Rusty’s musical journey evolved as he formed Golden Speer with Marc Speer, and later included his brother Chris in the group. Rusty and Chris established The Goldens, a duo that released several hits including “Put Us Together Again” and “Sorry Girls.” Their 1990 album, “Rush for Gold,” received critical acclaim and produced three singles that charted: “Take Me Back to the Country,” “Keep the Faith,” and “Long Gone.”

In 2020, a family band was formed by Rusty, Chris, and their father William Lee Golden called William Lee Golden and The Goldens. The group spanned three generations, with Rusty’s brother Craig, two nieces, and a nephew becoming part of the band. They released three albums: “Country Roads: Vintage Country Classics,” “Old Country Church Gospel,” and “Southern Accents: Pop & Country Rock.”

Reflecting on his son’s passing, 85-year-old William Lee Golden expressed his sorrow in a statement to Entertainment Weekly, stating that a son’s loss was the most challenging thing a father could face. He reiterated his deep love for Rusty and his family.

Rusty Golden was renowned for his versatility and talent across different genres, including country and gospel music. His contributions to the music industry were widely acknowledged, and his songwriting and live performances were highly respected by his peers.

In his later years, Rusty faced health issues, including a quadruple bypass surgery, which shifted his focus more toward gospel music. Despite these hurdles, he continued to write, perform, and record music, showcasing his persistent passion for his craft.
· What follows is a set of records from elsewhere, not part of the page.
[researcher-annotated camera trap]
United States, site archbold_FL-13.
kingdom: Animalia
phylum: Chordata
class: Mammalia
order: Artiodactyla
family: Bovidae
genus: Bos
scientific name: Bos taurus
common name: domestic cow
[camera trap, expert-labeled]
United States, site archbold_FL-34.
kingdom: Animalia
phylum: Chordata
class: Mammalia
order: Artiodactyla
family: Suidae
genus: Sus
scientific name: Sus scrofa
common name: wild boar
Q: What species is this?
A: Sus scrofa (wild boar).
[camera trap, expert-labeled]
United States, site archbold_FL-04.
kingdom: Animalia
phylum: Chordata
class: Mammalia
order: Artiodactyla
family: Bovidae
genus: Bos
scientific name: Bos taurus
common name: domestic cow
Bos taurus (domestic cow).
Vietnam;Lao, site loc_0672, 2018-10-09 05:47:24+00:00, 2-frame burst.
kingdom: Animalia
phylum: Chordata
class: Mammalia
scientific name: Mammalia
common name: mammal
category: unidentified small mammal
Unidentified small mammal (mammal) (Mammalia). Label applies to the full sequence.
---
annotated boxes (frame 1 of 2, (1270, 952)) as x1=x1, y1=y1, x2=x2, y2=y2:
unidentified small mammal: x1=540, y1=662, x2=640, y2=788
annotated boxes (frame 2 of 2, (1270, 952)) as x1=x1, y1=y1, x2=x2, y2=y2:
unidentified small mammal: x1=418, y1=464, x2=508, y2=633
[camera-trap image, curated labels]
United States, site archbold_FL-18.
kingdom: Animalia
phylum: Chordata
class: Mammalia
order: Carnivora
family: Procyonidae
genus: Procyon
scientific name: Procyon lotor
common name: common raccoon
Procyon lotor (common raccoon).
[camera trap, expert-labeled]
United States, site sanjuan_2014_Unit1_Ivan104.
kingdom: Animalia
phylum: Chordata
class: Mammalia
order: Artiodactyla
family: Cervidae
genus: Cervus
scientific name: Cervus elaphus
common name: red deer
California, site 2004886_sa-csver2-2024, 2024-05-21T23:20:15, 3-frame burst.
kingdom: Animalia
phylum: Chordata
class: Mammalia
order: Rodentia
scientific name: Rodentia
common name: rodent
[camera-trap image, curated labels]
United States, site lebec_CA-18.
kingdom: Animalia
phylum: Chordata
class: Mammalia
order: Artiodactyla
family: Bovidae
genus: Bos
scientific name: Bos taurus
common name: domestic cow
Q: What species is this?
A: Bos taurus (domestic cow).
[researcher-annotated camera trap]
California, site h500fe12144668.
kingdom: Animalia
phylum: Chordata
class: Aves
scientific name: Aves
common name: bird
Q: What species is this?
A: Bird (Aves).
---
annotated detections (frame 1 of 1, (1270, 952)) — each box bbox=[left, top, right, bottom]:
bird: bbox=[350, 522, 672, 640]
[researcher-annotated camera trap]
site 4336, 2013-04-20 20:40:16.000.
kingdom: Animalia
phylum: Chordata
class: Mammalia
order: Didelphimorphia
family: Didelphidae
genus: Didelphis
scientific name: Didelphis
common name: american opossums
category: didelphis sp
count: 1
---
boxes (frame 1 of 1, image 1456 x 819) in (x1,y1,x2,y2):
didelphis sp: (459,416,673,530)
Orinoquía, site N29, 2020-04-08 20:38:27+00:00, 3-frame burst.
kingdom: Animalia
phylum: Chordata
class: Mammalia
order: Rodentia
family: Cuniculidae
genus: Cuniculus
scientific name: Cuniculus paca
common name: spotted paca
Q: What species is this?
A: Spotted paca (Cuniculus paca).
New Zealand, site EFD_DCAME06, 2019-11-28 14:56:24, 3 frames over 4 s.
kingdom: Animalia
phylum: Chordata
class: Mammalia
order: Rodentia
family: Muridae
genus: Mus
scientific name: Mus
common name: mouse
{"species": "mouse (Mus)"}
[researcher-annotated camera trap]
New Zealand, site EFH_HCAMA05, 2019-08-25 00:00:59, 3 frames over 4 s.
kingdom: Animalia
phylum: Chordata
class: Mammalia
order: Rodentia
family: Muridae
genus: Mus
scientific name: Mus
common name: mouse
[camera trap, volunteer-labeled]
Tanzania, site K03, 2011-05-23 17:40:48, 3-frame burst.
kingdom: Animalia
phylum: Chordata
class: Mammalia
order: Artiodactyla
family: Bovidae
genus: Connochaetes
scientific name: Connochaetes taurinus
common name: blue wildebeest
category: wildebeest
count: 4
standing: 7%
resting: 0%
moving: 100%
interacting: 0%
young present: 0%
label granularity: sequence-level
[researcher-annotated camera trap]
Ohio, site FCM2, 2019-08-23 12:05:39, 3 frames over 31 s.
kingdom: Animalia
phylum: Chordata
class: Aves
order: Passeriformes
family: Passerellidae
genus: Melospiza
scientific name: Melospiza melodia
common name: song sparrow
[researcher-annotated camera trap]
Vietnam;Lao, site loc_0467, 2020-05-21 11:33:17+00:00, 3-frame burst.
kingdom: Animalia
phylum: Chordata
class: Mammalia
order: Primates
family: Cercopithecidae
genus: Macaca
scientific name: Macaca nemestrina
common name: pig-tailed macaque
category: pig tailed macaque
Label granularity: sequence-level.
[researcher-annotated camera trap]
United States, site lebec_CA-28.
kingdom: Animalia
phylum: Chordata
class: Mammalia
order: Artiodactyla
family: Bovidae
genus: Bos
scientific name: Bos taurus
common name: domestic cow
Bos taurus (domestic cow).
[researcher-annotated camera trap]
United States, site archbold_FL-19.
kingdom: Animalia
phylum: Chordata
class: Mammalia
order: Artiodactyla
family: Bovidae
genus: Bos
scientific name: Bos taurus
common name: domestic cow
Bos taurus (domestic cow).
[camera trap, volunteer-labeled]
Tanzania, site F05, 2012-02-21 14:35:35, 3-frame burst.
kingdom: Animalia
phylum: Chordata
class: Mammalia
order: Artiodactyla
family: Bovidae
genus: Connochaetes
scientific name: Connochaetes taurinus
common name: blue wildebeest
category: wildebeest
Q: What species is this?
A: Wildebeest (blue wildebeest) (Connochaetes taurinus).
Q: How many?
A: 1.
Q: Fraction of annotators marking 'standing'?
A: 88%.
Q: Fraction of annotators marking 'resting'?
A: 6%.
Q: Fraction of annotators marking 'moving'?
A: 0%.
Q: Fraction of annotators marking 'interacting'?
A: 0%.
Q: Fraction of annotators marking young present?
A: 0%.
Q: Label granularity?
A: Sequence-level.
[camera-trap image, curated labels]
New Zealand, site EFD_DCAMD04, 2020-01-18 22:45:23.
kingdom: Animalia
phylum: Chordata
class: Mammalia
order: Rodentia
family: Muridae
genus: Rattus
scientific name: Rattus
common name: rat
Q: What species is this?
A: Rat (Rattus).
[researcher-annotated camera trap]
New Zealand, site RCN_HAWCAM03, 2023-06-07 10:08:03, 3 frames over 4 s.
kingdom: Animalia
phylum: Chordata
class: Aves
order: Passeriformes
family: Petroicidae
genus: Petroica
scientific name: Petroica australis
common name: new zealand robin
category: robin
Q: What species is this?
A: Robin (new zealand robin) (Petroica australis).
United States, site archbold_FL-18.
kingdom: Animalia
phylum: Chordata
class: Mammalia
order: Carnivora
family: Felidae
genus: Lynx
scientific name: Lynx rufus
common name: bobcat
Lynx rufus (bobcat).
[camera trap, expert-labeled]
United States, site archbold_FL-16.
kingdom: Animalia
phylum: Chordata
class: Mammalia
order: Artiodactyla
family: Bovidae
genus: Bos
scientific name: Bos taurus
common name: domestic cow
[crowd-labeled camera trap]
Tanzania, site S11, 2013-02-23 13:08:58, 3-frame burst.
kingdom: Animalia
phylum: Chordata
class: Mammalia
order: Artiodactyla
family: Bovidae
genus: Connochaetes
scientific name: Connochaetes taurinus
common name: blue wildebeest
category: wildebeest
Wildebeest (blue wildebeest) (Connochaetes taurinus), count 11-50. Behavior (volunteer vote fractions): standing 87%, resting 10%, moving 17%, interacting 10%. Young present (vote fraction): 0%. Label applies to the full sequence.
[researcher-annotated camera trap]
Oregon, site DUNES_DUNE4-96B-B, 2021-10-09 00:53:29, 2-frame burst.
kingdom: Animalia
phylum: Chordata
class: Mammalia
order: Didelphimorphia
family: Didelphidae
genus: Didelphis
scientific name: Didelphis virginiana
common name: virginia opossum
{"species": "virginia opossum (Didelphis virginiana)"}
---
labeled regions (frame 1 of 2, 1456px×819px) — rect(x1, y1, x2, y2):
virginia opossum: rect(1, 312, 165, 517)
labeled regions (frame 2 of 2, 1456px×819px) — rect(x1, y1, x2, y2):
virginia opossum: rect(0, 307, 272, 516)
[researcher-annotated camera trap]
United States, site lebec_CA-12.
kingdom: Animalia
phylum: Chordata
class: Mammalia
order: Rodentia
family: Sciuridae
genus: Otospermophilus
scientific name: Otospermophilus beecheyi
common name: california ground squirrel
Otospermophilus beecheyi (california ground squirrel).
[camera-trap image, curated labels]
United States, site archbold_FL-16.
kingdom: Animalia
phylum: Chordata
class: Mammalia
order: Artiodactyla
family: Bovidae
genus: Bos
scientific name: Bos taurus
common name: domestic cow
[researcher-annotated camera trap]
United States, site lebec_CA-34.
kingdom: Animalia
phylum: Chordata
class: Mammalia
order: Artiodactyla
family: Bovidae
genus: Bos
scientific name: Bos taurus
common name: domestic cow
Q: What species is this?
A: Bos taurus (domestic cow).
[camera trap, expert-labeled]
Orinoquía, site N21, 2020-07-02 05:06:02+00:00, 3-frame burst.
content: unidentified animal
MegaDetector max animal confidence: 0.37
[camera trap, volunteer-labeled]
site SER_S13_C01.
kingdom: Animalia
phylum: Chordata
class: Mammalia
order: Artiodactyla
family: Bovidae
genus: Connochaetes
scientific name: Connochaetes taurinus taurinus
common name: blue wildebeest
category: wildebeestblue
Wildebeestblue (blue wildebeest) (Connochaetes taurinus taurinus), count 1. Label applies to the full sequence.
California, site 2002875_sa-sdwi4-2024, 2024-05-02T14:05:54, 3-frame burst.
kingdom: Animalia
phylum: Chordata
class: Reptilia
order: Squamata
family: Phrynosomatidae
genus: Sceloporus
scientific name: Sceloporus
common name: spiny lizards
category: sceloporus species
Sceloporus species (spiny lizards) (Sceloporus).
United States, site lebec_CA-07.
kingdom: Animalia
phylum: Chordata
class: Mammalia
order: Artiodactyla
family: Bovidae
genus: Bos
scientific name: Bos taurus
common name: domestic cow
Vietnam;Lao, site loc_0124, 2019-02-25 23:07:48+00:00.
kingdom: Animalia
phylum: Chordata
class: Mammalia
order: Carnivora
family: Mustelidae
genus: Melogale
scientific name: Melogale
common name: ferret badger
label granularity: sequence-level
Rusty is survived by his father, William Lee Golden, brothers Craig Golden, Chris Golden, and Solomon Golden, along with numerous nieces, nephews, and extended family members. The Golden family has requested privacy as they grieve the loss of a loved family member and commemorate his legacy.

Rusty’s influence on the music community went beyond his immediate family. He was known for his affable personality and his ability to connect with audiences through his performances and songwriting.